Even before the Telecom Dispute Settlement and Appellate Tribunal (TDSAT) dismissed the Telecom Regulatory Authority of India’s (Trai) October 2007 order on fixing ceilings for cable television bills in different categories of cities as being ‘arbitrary and irrational’, it was always obvious the process of regulating television tariffs wasn’t really working. The reason is simple. As the broadcasters’ lawyers argued before the TDSAT, and the TDSAT accepted, Trai never really fixed tariffs right from the time it got the mandate to regulate this sector in 2004. All it did, in October 2004, was to freeze tariffs at levels already being charged in December 2003 assuming, in a sense, that retail tariffs represented costs (plus a profit). In 2007, based on an all-India survey of tariffs being charged by cable television operators (and some comparison of these rates with offers made by DTH and CAS* firms), it arrived at an all-India average and then used this to prescribe various ceilings for different cities; within this, bands were also fixed depending upon the number of pay channels being offered. So, if you got 30 free-to-air (FTA) channels and up to 20 pay ones in an A-1 category city like Delhi, the monthly cable bill ceiling prescribed was Rs 160 (Rs 140 for a B-1 city like Meerut); this rose to Rs 260 if more than 45 pay channels were offered in Delhi and to Rs 220 in Meerut.

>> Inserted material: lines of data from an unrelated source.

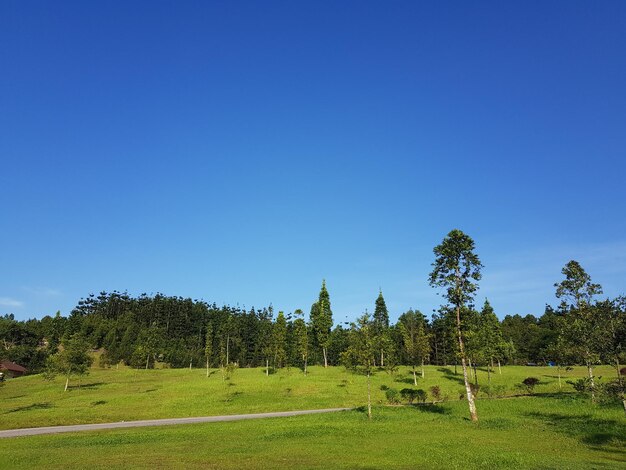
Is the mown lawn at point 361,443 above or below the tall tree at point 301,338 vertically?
below

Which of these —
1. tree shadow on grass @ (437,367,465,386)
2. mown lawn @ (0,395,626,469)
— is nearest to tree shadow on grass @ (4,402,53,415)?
mown lawn @ (0,395,626,469)

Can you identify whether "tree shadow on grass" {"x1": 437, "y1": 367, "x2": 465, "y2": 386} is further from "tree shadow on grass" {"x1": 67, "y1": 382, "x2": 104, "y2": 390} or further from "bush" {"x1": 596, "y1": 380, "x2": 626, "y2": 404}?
"tree shadow on grass" {"x1": 67, "y1": 382, "x2": 104, "y2": 390}

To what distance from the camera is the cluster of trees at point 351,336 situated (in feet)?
111

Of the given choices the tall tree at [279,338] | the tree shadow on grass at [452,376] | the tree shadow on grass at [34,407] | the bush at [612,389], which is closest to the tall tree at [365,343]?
the bush at [612,389]

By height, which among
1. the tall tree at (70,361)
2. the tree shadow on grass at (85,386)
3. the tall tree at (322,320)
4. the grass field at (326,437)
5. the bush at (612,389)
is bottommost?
the grass field at (326,437)

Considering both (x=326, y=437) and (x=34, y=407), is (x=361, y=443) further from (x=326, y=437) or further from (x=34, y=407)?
(x=34, y=407)

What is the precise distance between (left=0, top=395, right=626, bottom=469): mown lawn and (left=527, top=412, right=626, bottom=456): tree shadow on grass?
57 mm

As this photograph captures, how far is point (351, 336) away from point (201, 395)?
101 ft

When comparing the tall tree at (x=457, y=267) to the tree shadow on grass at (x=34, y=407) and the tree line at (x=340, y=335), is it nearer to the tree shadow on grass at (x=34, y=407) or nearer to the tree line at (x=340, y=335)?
the tree line at (x=340, y=335)

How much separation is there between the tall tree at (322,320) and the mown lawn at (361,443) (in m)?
62.3

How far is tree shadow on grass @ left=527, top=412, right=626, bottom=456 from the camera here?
24328 millimetres

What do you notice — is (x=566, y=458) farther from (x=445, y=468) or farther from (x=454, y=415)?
(x=454, y=415)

But before we rush to condemn Trai for not doing its job, it is important to know why it never fixed price ceilings based on costs, which is the way tariff ceilings are set by all regulators across the world. Trai simply couldn’t get this data since many broadcasters argue the programmes they show are produced globally, so it is difficult to apportion costs for just the India part. To fix tariffs, Trai needs costs and revenues (ad revenues vary from 50-80 per cent of total revenues and broadcasters don’t share this data either) — in the absence of firm data, the market survey approach was probably the best Trai could do. Though the TDSAT has given Trai six months in which to come up with a fresh order in which it will look at such issues, how Trai will be able to address the issue is anyone’s guess.

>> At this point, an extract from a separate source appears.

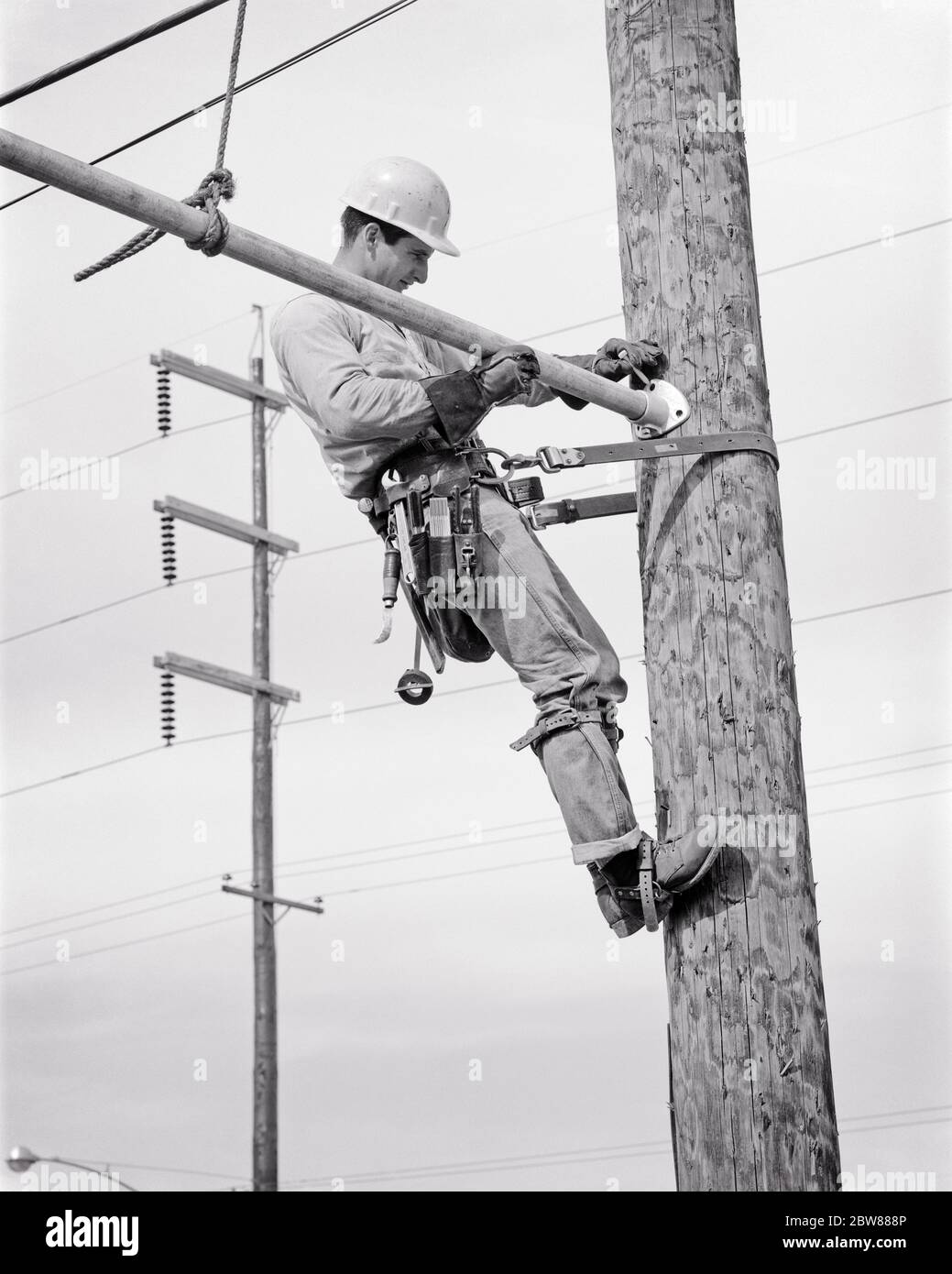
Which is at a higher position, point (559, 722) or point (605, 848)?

Of course, Trai’s order had several infirmities as well. It prescribed tariff ceilings but, at the same time, froze rates. So, while the ceiling for 30 FTA and 30 pay channels for Delhi was fixed at Rs 235, if a consumer was paying Rs 150, his/her cable bill could only be Rs 150 plus a 4 per cent inflation, or Rs 156. Imagine the chaos with cable operators charging different households on the basis of whether they were old (Rs 156) or new customers (Rs 235) and the incentive to make old customers into new ones.
While another Trai order said rates in CAS areas should be lower than in non-CAS ones since a CAS/DTH operator cannot under-declare the number of subscribers, its 2007 order actually reversed this. CAS rates fixed by Trai were Rs 5 per pay channel (this is under challenge at the Supreme Court), yet under the ceilings prescribed for non-CAS, the rates vary from Rs 2.65 to Rs 4.06 per channel, depending upon the city and the number of pay channels.
Another specious Trai contention related to competition. Clearly, if there are enough competitors, there can is no need for regulating prices. While the broadcasters argue there is enough competition since there are already 270 channels offered by more than a dozen of them, and more are in the pipeline, Trai rejected this arguing, incredibly, “that competition will exist only if a channel can easily substitute for another channel, which is often not the case … each channel has certain uniqueness associated with it because of its content … thus a particular TV channel carrying popular serials cannot be replaced by another …”
That said, is there a case for regulating prices? After all, more people drink tea than watch TV, but tea prices aren’t regulated. Clearly there is, for while there is competition among channels, there is no competition at the consumer level — given the way the cable operators have their areas clearly marked out, the consumer has no option but to pay what the cable operator demands and accept shoddy service as well. This is precisely what Trai attempted to fix. And, if you fix cable ceilings, you have no option but to ensure cable operators don’t get rooked by broadcasters. So, Trai mandated that broadcasters have to sell channels to cable operators on an a la carte basis (otherwise cable operators have to pay for channels no one wants to watch) and the pricing between a la carte channels and bouquets which also have other channels has to be rationalized. But this is what the TDSAT struck down.
Moral of the story: Till the time the government mandates CAS all over the country (and several broadcasters are against this) and consumers actually have a choice, there is no getting away from regulating cable fees through a ceiling. And while Trai’s regulations have various shortcomings, there aren’t too many better solutions.